> [QUÉ SE PIDE]
A. Según el texto sobre Luis Rivano, ¿cuándo conoció a Rivano quien narra?
B. Indica si cada afirmación concuerda con el texto sobre Luis Rivano y respalda cada respuesta con las palabras exactas del texto: (i) Antes de Tirar a matar, Rivano ya había publicado Esto no es el paraíso; (ii) quien narra terminó encontrando El rectángulo de Brueghel; (iii) la editorial Zig–Zag aceptó publicar Esto no es el paraíso y El apuntamiento.
C. Reproduce sin cambios el pasaje del texto sobre Luis Rivano que comienza en las palabras "Para los días" y termina después de "es otra historia).".

> [TEXTO PARA LEER]
......

A Luis Rivano lo conocí los últimos días de junio del 2006, lo recuerdo bien. El encuentro fue fortuito y se debió en realidad a imprecisiones, a una alegre y espectacular falta de tino. Recuerdo perfectamente que en ese momento estaba al acecho de cualquier libro de Rivano que se me apareciera, y también recuerdo que esperaba con especial interés encontrarme en algún momento con El rectángulo de Brueghel. El nombre me causaba una gracia ingenua y una fascinación un poco absurda; no tenía la menor idea qué podía encontrar en las páginas de Rivano sobre Brueghel, pero en un mundo en que la perfección tiene forma de esferas y triángulos, un humilde rectángulo parecía prometedor. El nombre además era notable por su simpleza; probablemente El dodecaedro de Brueghel o El icosaedro de Brueghel no habrían causado quizás en nadie el mismo interés. Pero quién sabe. No encontré a Brueghel ni a Rivano pero di por azar genealógico, alcances onomásticos y, claro está, ansiedad, con Tirar a matar. Rápidamente entendí que cualquiera puede escribir como escribe Rivano, pero sólo Rivano lo escribe. Unos meses después caí en cuenta que los Brueghel también eran más de uno.
“Publiqué Tirar a matar. Ahí quedé helado. No pasó nada nuevamente y yo estoy dispuesto a defender mi libro número seis contra cualquiera. Después de Tirar a matar empecé a inquietarme. ¡Qué crestas pasaba! Por qué no tenía el éxito que creía merecer. Empecé a sacar mis cuentas con cuidado. No quería caer en injusticias.”
Para los días de Tirar a matar Rivano ya había publicado Esto no es el paraíso y El apuntamiento, dos novelas que editorial Zig–Zag se había negado publicar tras consultar por la comodidad (o incomodidad) de Carabineros de Chile por algunos pasajes que Rivano no estimó necesario suprimir. No sé cuándo tocó el éxito a la puerta de Rivano, y tampoco sé si lo que Rivano entendía por éxito en 1971 es lo que hoy damos a entender por éxito (quizás, y sólo a modo de hipótesis, que Roberto Placilla, “matón a sueldo y distribuidor de drogas heroicas”, leyera Hijo de ladrón suponía para Rivano el éxito de Rojas; quizás que la historia que Pedro Ivanovic escribiría sobre el Reyno de Chile aparezca en algún pasaje de alguna novela de alguien como Rivano; pero esa es otra historia).

......

> [Preguntas sobre la geometría de la escena]
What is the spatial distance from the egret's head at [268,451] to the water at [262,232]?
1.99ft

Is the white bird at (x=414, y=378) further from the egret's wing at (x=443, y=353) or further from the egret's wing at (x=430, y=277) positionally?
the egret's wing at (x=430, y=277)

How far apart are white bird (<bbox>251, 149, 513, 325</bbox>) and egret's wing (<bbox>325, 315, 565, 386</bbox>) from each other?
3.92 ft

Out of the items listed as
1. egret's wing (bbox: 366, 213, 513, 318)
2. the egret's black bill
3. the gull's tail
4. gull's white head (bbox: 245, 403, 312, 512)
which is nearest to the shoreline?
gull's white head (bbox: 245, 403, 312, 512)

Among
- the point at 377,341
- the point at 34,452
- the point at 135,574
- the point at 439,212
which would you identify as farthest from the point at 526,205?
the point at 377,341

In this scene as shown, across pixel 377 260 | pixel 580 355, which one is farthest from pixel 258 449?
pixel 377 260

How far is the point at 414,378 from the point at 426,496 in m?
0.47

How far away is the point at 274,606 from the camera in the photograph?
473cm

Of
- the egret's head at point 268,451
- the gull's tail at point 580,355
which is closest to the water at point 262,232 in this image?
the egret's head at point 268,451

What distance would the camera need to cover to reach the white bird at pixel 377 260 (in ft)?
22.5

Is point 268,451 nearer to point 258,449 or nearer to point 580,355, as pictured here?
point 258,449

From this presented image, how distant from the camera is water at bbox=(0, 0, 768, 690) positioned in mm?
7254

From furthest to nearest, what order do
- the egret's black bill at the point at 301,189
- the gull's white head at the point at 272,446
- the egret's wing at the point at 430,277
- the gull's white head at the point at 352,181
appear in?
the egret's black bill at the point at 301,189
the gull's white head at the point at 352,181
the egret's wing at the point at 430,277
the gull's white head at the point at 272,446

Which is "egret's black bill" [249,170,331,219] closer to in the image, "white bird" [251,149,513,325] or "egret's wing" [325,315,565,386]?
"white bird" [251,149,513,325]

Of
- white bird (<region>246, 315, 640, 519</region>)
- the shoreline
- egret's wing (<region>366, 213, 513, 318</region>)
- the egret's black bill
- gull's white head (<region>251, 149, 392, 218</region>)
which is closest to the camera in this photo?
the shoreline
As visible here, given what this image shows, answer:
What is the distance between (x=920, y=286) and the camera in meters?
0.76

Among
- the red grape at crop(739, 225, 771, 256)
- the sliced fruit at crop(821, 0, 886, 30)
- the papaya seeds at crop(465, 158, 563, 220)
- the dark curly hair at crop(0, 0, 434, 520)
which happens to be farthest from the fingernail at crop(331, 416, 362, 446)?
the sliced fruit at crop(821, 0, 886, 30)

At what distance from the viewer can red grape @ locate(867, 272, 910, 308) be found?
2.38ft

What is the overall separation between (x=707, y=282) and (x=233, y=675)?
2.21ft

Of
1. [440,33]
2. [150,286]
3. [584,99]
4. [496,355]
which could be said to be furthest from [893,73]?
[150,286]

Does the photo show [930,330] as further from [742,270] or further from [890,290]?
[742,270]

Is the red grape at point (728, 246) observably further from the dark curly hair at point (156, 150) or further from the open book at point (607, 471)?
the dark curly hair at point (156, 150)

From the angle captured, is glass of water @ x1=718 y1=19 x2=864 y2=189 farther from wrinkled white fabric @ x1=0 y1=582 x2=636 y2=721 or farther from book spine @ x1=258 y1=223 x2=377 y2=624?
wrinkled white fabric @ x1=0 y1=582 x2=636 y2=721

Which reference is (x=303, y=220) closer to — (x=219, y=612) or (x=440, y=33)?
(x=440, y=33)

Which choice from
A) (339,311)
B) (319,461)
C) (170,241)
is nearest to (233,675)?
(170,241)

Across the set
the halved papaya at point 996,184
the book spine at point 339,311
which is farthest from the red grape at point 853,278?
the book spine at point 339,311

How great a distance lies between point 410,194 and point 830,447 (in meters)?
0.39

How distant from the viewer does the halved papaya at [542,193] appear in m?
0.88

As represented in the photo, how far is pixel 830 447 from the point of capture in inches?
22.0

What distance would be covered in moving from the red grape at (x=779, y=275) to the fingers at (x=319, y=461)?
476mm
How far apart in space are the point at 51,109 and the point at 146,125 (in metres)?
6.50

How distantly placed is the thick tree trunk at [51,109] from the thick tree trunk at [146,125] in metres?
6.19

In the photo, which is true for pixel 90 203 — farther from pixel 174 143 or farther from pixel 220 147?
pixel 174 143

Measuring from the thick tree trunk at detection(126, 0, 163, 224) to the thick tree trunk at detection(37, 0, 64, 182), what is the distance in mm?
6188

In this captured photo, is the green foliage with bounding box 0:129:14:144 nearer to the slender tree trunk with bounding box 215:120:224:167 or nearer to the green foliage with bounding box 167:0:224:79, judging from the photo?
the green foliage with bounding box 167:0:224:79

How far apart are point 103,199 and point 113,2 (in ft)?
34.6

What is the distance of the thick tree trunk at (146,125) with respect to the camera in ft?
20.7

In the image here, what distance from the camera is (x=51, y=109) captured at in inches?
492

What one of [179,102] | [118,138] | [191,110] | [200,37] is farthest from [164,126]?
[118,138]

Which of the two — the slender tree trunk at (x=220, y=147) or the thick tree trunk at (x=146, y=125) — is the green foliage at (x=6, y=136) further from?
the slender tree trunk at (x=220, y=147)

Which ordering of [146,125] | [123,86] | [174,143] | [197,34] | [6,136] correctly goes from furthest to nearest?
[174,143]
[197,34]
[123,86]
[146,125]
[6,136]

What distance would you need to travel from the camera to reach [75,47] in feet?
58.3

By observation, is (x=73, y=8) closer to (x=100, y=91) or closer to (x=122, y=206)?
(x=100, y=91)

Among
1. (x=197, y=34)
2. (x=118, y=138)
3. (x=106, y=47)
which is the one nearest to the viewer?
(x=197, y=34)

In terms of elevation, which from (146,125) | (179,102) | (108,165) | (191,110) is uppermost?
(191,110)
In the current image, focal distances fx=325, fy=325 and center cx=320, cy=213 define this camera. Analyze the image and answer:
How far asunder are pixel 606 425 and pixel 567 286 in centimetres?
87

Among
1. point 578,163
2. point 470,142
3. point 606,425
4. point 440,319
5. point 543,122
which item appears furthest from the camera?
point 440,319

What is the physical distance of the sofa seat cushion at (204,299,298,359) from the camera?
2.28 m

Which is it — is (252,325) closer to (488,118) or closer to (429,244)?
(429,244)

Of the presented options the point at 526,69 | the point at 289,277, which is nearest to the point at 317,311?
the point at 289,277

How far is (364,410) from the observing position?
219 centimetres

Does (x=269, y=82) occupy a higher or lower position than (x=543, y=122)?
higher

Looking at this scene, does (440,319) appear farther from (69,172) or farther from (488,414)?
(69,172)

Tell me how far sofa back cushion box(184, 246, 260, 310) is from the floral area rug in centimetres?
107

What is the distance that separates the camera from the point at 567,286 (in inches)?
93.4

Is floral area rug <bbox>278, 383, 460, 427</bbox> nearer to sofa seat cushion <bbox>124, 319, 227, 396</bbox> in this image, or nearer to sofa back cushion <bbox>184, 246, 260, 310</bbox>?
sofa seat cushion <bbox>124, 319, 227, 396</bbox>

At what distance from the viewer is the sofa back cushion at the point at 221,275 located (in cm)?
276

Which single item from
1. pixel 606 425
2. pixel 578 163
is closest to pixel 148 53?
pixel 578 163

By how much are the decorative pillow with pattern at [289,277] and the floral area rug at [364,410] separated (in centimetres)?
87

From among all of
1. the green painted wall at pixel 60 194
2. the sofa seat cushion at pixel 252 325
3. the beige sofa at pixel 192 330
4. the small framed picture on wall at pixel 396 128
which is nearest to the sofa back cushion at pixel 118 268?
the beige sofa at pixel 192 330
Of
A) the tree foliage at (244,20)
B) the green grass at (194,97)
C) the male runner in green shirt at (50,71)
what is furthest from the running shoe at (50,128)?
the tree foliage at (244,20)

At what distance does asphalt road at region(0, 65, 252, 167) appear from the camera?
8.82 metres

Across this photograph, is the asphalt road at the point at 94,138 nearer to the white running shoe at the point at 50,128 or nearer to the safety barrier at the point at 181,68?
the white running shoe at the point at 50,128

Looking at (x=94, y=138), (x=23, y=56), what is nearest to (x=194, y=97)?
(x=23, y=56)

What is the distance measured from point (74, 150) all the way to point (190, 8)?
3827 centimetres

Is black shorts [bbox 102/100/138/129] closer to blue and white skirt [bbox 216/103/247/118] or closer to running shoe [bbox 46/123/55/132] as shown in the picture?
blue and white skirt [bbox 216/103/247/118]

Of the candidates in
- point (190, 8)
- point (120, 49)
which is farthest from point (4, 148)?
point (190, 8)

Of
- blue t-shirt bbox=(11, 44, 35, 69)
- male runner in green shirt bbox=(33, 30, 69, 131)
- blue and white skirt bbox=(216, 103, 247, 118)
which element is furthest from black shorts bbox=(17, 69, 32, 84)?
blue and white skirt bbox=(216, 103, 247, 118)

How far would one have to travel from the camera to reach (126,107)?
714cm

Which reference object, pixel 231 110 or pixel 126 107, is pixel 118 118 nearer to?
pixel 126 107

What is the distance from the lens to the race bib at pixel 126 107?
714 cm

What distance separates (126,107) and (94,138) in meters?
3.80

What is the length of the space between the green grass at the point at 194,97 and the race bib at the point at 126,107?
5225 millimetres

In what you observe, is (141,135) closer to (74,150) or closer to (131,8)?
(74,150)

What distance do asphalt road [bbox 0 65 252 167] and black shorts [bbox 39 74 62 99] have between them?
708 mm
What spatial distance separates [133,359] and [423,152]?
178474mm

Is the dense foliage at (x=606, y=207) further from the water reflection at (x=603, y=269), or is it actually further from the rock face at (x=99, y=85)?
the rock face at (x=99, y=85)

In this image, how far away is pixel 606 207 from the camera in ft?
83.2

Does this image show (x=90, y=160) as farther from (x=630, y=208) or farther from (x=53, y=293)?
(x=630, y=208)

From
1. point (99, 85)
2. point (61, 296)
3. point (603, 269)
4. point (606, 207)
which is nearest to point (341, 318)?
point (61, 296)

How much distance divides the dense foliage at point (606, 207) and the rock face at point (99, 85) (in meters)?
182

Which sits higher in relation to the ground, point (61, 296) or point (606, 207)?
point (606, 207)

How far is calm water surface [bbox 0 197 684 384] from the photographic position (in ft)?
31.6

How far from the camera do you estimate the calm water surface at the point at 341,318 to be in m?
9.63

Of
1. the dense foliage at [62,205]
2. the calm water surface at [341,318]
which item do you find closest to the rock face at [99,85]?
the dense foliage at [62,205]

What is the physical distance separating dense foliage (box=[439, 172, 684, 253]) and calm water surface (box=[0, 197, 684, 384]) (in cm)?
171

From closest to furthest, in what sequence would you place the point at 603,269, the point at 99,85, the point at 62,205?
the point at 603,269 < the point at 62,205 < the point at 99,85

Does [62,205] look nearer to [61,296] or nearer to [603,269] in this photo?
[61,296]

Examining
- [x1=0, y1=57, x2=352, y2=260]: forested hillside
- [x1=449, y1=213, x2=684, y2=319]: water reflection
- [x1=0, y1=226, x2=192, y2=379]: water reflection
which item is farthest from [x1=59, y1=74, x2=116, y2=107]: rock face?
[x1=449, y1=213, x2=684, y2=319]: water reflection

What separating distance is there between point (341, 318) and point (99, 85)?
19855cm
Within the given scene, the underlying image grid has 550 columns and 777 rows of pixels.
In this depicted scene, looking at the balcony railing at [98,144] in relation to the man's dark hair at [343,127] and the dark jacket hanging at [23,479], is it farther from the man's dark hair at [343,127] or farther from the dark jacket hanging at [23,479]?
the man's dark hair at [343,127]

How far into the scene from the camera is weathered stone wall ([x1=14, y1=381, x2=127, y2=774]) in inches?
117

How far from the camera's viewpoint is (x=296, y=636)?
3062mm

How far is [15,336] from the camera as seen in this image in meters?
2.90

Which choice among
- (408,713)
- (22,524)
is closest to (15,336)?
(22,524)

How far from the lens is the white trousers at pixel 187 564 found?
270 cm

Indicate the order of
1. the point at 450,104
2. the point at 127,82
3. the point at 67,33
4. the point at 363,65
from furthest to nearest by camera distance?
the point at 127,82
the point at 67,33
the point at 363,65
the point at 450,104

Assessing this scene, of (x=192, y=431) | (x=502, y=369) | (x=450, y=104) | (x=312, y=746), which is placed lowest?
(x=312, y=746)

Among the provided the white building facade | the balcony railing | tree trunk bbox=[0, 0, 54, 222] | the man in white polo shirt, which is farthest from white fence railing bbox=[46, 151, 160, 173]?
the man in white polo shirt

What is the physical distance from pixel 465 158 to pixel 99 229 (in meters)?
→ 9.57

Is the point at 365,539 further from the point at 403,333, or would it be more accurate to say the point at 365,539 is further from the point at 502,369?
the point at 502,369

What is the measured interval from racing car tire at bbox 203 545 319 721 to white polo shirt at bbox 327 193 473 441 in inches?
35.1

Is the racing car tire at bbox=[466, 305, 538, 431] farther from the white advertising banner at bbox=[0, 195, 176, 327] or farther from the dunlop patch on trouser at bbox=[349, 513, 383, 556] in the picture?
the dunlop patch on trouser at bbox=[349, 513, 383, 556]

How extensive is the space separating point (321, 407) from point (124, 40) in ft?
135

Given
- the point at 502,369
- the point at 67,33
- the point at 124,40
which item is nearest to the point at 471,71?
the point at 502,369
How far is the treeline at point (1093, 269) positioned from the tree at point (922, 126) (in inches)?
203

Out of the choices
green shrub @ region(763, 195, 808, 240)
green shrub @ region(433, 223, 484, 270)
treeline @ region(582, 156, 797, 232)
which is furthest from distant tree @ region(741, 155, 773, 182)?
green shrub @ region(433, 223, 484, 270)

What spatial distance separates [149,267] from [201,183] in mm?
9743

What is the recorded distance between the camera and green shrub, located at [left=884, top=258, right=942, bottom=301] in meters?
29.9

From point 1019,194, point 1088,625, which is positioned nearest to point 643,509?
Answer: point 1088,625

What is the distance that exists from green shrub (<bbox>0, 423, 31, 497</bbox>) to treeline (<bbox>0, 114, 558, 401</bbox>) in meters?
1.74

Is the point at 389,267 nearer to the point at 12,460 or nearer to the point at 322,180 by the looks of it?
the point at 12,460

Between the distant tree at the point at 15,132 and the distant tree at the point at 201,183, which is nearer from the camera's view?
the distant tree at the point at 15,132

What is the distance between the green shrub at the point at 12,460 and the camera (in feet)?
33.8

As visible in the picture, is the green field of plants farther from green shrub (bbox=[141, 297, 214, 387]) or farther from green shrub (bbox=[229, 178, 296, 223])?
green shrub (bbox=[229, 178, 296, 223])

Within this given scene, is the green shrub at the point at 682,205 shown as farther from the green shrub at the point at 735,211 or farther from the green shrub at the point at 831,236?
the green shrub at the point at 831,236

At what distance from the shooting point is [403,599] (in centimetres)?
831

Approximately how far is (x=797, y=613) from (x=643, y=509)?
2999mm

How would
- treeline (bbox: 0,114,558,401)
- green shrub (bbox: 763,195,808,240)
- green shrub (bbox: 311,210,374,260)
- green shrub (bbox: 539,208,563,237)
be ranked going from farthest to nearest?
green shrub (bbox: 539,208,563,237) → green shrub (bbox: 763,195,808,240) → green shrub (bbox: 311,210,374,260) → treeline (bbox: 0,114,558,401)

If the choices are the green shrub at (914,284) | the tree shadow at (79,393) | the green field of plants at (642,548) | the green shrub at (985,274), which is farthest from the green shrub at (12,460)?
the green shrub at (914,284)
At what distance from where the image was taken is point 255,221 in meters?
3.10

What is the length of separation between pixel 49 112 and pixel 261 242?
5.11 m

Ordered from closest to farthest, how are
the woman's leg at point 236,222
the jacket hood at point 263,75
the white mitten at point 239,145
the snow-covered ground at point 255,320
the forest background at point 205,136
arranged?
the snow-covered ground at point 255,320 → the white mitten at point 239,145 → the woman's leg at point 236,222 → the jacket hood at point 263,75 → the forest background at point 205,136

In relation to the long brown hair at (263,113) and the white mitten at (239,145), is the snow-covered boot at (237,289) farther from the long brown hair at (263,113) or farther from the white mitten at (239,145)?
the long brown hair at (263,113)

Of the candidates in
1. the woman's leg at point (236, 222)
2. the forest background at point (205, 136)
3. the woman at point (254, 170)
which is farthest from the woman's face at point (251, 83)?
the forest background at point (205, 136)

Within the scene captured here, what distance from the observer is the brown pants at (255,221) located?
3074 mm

......

> [RESPUESTAS EN ORDEN]
A. En los últimos días de junio del 2006.

B.
(i) Sí: «Para los días de Tirar a matar Rivano ya había publicado Esto no es el paraíso y El apuntamiento».
(ii) No: «No encontré a Brueghel ni a Rivano».
(iii) No: «dos novelas que editorial Zig–Zag se había negado publicar».

C.
Para los días de Tirar a matar Rivano ya había publicado Esto no es el paraíso y El apuntamiento, dos novelas que editorial Zig–Zag se había negado publicar tras consultar por la comodidad (o incomodidad) de Carabineros de Chile por algunos pasajes que Rivano no estimó necesario suprimir. No sé cuándo tocó el éxito a la puerta de Rivano, y tampoco sé si lo que Rivano entendía por éxito en 1971 es lo que hoy damos a entender por éxito (quizás, y sólo a modo de hipótesis, que Roberto Placilla, “matón a sueldo y distribuidor de drogas heroicas”, leyera Hijo de ladrón suponía para Rivano el éxito de Rojas; quizás que la historia que Pedro Ivanovic escribiría sobre el Reyno de Chile aparezca en algún pasaje de alguna novela de alguien como Rivano; pero esa es otra historia).